Après avoir récolté les fruits et coupé plusieurs branches de mangroves, nous chargeons les bananes sur nos dos, et retournons à la pirogue. Sur le retour, nous passons à côté d’un arbre majestueux que je n’avais pas remarqué à l’aller. Je repense alors à la discussion que nous avions eue avec Andrès sur ce chercheur australien qui a récemment découvert que les arbres pouvaient communiquer entre eux. « Nous le savons depuis mille ans » nous avait-il dit. D’ailleurs, certains Kunas, comme les nélé, des chamanes, pouvaient parler aux arbres. Les Kunas, et plus généralement les peuples autochtones qui ont gardé le lien privilégié que leurs ancêtres avaient acquis avec l’environnement naturel qui les entouraient, ne peuvent pas expliquer scientifiquement certaines connaissances qu’ils ont de la Nature. Parler avec les arbres en est un exemple, maintenir l’équilibre entre l’Homme et de la Nature, comme ne pas exploiter la forêt primaire, en est un autre. Ces connaissances ou intuitions, ancrées dans la culture kuna, sont pourtant encore considérées comme des croyances par le monde occidental. Or, force est de constater qu’avec le temps, la science leur donne raison.

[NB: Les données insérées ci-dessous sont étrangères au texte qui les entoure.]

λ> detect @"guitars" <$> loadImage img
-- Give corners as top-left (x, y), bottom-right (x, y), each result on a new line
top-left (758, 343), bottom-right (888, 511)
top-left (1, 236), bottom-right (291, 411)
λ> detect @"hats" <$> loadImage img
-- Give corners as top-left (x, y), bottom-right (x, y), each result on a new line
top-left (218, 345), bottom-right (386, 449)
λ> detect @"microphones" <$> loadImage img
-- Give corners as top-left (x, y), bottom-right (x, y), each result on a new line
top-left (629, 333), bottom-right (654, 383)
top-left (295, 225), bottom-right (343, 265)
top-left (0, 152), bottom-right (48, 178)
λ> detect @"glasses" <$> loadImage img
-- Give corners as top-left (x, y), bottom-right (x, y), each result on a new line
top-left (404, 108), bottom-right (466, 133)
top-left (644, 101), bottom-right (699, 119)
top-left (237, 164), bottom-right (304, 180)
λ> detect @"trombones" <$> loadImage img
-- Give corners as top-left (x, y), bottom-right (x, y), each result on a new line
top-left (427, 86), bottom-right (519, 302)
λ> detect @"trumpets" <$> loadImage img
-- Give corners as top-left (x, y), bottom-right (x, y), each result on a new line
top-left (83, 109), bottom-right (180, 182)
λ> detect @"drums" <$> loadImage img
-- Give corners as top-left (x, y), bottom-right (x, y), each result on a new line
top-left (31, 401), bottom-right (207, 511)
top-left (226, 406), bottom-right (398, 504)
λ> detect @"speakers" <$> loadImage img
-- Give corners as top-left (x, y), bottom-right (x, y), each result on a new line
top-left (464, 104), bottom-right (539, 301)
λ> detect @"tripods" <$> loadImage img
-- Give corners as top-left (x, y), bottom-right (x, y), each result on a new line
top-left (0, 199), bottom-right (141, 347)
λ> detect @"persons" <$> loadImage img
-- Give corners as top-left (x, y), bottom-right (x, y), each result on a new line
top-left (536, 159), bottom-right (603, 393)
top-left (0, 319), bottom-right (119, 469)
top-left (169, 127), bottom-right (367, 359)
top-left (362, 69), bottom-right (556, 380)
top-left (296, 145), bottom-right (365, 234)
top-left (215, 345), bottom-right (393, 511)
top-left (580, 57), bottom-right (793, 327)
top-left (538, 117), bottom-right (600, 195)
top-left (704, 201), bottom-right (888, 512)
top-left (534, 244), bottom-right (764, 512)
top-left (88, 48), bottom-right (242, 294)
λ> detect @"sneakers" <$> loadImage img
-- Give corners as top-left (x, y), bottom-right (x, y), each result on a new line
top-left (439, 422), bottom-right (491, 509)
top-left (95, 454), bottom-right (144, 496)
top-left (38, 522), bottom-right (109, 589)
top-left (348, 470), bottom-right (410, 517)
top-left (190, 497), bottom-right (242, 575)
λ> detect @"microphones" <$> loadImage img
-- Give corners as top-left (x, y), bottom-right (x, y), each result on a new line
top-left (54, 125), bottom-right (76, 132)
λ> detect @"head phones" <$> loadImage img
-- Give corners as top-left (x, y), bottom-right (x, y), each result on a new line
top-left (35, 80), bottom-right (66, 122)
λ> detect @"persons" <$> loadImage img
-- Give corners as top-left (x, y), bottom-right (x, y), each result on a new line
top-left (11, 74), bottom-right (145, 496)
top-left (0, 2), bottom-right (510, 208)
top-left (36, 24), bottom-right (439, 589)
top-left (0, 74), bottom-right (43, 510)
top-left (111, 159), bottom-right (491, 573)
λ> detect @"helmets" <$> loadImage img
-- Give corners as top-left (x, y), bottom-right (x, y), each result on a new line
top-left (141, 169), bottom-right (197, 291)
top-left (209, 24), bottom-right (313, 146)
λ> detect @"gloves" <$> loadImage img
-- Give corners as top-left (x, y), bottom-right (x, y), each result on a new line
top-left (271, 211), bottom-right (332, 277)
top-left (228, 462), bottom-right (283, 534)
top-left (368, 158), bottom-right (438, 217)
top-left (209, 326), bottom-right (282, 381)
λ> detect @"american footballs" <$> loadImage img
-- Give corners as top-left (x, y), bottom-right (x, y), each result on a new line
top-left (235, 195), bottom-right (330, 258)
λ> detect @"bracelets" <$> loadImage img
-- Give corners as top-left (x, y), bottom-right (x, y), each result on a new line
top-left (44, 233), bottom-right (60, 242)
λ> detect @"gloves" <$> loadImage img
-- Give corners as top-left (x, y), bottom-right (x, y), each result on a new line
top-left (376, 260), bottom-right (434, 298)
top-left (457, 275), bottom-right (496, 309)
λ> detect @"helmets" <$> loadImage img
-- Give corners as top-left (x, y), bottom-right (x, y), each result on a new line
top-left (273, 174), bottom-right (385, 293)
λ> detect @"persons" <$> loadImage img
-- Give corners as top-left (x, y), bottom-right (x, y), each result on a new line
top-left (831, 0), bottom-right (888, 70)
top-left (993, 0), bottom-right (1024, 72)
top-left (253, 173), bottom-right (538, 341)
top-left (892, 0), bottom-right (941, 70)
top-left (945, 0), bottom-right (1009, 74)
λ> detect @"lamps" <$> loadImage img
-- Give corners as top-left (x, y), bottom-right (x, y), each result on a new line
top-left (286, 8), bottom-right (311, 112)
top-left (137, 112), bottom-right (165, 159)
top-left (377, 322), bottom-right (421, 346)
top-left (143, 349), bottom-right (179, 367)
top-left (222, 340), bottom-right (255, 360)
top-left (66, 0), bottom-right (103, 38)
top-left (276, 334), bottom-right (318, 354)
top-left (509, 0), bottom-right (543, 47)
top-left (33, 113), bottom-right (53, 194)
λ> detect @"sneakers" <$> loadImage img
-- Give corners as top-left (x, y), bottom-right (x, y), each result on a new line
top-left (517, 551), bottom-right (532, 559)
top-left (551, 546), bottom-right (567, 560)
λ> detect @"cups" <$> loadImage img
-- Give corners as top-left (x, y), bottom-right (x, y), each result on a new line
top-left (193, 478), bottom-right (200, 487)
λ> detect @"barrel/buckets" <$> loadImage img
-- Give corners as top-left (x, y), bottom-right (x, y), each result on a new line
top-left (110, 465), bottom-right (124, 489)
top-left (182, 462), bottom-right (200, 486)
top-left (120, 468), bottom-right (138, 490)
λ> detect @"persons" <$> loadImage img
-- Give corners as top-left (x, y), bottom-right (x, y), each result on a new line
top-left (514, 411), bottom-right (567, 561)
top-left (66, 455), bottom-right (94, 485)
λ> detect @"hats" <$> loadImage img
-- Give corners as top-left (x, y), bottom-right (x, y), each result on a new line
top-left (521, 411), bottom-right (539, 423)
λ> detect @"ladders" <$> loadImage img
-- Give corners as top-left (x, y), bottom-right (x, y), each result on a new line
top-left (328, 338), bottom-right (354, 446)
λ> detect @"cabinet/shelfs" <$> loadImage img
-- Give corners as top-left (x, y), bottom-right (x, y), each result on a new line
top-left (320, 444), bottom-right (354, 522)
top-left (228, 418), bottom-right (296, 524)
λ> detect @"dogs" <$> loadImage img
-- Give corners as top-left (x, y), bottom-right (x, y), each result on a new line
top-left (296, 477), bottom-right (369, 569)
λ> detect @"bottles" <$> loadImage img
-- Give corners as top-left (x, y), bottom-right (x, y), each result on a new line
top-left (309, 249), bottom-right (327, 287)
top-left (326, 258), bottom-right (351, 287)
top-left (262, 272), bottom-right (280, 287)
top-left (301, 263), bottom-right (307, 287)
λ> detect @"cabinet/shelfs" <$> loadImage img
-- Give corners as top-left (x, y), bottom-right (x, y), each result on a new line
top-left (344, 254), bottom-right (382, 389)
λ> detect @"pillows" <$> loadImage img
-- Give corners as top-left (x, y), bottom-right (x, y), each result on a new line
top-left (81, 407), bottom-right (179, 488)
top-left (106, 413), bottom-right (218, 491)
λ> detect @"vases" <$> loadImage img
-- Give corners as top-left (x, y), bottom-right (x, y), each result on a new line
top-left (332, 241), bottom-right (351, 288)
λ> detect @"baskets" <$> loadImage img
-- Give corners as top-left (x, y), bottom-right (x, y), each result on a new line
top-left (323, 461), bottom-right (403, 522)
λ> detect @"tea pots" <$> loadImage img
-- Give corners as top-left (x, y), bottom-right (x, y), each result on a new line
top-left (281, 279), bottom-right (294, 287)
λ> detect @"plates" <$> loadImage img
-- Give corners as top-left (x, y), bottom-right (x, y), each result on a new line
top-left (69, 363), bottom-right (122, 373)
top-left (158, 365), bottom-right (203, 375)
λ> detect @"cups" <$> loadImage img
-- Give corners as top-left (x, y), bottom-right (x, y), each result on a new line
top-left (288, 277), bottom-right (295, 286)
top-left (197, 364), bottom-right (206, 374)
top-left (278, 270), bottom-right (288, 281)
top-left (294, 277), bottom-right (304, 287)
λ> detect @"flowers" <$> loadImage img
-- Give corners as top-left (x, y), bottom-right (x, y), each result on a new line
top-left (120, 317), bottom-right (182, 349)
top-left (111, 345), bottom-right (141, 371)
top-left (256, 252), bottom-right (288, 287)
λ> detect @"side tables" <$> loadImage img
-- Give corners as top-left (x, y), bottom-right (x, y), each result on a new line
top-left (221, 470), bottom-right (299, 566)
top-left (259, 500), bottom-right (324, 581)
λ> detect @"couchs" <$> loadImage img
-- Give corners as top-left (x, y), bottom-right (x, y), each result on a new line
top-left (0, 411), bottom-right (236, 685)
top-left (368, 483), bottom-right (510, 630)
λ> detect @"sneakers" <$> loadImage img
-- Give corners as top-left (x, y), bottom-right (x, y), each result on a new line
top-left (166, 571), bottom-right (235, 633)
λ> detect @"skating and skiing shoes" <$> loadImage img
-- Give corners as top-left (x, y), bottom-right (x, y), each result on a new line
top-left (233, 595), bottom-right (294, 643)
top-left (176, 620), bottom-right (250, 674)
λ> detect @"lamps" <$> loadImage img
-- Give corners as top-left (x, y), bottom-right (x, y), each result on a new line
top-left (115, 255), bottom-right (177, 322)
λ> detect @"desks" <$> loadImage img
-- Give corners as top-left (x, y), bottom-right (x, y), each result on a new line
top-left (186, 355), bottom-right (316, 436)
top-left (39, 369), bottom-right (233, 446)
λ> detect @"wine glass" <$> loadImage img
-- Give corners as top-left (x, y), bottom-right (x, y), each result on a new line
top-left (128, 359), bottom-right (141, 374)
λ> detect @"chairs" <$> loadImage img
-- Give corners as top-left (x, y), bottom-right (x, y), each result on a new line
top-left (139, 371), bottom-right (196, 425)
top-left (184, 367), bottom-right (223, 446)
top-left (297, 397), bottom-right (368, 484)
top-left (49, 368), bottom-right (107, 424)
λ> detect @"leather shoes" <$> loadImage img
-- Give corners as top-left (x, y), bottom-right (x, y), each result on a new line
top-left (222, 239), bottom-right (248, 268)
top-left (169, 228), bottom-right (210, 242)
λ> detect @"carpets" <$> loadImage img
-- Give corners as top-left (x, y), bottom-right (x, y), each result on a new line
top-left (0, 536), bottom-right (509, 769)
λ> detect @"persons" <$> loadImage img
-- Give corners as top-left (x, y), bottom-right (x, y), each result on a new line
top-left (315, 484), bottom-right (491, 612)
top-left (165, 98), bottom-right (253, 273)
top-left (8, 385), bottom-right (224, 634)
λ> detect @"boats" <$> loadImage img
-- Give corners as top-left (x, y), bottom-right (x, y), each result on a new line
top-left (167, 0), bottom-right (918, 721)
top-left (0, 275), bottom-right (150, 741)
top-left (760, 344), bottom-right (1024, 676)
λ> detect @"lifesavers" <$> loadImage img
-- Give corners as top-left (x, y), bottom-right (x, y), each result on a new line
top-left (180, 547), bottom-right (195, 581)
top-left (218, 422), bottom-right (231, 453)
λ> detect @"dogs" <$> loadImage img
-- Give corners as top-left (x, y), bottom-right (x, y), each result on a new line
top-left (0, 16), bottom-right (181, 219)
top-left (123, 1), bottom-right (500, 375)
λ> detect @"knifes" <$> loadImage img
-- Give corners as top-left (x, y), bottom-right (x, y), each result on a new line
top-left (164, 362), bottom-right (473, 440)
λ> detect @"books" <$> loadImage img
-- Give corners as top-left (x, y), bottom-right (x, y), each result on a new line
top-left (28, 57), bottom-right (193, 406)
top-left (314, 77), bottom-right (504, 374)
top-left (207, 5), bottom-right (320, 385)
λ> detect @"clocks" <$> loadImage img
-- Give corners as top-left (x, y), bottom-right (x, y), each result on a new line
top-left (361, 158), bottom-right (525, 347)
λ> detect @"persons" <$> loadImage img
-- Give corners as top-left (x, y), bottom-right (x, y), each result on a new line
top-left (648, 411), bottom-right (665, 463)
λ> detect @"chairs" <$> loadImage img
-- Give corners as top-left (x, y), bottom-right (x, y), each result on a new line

Le pillage des ressources naturelles que le modèle de la société occidentale a créé entraîne des déséquilibres environnementaux qui mettent en péril l’avenir de l’espèce humaine. Il serait peut-être venu le temps d’écouter ces peuples qui ont gardé ce lien si étroit avec la Nature, comme les Kunas, car de nombreux aspects de leurs modes de vie sont des exemples à suivre, avant que la mondialisation ne les fasse disparaître.